### Input ###

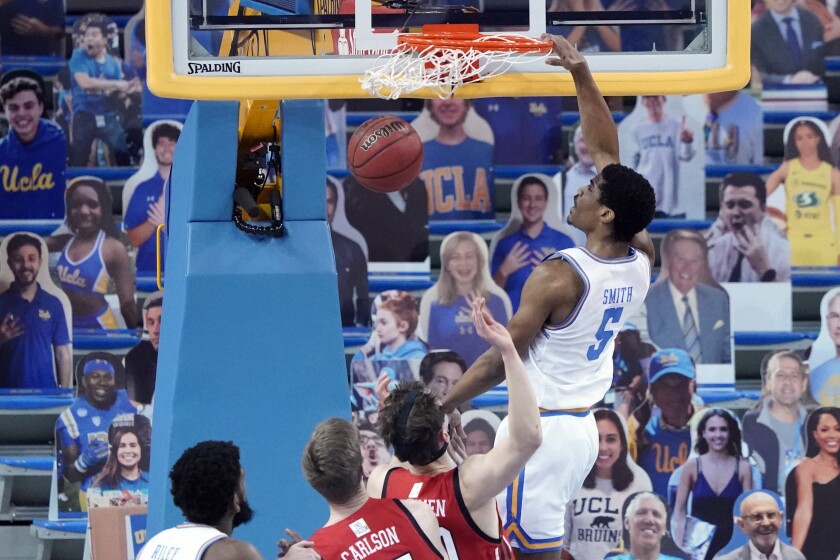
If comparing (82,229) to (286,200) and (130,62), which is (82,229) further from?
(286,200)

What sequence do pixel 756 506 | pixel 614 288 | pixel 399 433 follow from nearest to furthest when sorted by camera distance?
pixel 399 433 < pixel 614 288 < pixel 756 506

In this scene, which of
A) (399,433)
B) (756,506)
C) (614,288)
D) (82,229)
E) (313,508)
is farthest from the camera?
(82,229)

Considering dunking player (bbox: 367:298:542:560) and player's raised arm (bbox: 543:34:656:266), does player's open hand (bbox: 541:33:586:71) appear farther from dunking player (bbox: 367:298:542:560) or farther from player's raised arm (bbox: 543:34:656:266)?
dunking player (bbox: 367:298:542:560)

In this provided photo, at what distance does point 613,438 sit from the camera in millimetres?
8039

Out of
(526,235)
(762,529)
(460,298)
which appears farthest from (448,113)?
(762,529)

###

#### [Exercise aim]
Lay out the records above as a Markdown table with the columns Row and Line, from the line with "In this provided" through the end of the records, leaving out blank lines.

#### [Reply]
| Row | Line |
|---|---|
| 1 | In this provided photo, at what distance does point 613,438 sit from the camera in millimetres? |
| 2 | 8039 |
| 3 | Out of |
| 4 | (526,235) |
| 5 | (762,529) |
| 6 | (460,298) |
| 7 | which appears farthest from (448,113)? |
| 8 | (762,529) |